The genealogy of a Haitian-Dominican stateless family

Stephanie Hanes, in a fascinating series for the Christian Science Monitor, looks at André Jean, a Haitian living in the Dominican Republic, as one of 12 million stateless people around the world caught in the plight of needing to become a citizen. The link to the original article in CSM can be found below.

The story of the Jean family shows the genealogy of statelessness on the Caribbean island, Hispanola, shared by Haiti and the Dominican Republic. It’s repeated tens of thousands of times, in different variations. And it is causing increasing tension in the bateyes, or old Dominican sugar cane plantations, where many Haitian descendents still live.

Haitian André Jean, with his daughter Estella Jean and grandson Joel, came for work in the Dominican Republic as a young man in the 1950s. His children and grandchildren – all born in the Dominican Republic – have birth certificates to prove it, but they are not considered citizens by either Haiti or the Dominican Republic. There are 12 million stateless people worldwide who need to become citizens.

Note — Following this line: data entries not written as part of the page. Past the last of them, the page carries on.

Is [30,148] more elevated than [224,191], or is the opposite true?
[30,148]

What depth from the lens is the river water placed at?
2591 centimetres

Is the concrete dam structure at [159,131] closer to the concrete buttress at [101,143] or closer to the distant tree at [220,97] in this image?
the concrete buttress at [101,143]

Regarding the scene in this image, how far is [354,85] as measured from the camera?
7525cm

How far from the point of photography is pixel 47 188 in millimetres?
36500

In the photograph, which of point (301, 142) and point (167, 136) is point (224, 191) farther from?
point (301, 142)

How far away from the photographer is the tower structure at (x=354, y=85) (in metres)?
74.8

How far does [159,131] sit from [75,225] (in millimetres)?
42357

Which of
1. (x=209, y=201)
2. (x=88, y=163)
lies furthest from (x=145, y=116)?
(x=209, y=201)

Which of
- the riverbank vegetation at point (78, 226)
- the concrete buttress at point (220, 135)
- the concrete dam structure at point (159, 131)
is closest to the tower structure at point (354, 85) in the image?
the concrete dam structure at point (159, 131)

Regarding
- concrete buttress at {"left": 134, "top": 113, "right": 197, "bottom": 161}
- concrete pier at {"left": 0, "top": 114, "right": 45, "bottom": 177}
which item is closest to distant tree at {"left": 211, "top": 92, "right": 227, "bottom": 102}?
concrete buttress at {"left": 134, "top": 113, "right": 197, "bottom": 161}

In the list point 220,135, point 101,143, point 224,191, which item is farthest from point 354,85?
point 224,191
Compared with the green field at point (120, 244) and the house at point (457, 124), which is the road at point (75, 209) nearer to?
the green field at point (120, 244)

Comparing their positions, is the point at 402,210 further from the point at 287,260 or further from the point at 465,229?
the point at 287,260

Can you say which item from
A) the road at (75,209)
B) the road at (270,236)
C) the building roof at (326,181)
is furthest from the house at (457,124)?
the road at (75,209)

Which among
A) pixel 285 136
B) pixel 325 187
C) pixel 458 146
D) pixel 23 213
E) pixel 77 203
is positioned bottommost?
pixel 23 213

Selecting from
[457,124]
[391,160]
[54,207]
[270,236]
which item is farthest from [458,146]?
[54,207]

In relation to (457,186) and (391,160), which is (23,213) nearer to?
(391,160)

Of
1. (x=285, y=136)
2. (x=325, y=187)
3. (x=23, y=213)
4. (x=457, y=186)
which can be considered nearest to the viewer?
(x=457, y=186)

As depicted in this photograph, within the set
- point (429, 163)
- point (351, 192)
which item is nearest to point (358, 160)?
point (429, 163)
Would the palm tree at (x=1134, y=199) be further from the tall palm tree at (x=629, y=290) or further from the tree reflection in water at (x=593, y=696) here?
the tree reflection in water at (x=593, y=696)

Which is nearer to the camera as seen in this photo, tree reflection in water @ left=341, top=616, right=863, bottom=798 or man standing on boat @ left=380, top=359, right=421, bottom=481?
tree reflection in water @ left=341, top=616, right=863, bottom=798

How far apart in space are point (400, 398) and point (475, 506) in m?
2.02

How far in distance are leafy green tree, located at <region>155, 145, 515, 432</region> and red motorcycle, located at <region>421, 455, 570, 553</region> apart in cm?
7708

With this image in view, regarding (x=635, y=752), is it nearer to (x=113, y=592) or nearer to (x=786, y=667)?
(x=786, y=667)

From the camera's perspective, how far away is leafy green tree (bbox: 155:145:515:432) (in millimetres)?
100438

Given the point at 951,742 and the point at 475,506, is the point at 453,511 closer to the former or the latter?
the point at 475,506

André Jean, now 73, came in 1956 across this Michigan-size island of Hispaniola to the Dominican Republic from his home country, Haiti, to cut cane – part of a wave of Haitian sugar cane workers invited by the government of Dominican dictator Rafael Trujillo. Sugar was the country’s big business back then, and it needed labor. Haiti, led by its own dictator, was happy to oblige. “Trujillo sent the trucks to pick us up,” says Mr. Jean, who ended up at this sugar plantation, 27 miles outside the capital, Santo Domingo. He cut cane for decades, a brutally hot and physically demanding job. And he has never left. The sugar industry has declined dramatically – but every day Jean still walks to the fields with his machete, to earn some change cutting weeds.

His Haitian wife has died, but his five surviving children, all born here, still live nearby. He shows off some of their diplomas, which hang on the walls of his small, well-kept peach-colored house. Those children grew up speaking both Spanish and Creole, but graduated from Dominican schools, and many got jobs in the Dominican public sector. Two of his sons were police officers – one died clearing roads for the Dominican president’s motorcade. His children were never told that they were not Dominican, says Maria Camilise, Jean’s 43-year-old daughter.

But statelessness has affected the next generation, in large part because of changing Dominican laws. Jean’s 22-year-old granddaughter, Sonia Mide Camilise, grew up even more Dominican than her aunts and uncles. But she cannot go to college because the state tells her she is Haitian. She says that everyone in her graduating class who lives in her batey neighborhood is in the same predicament. Many of Jean’s other grandchildren have also had problems with documents.

The family wonders what will happen to this generation.

“It hurts me,” Jean says. “It is not right.”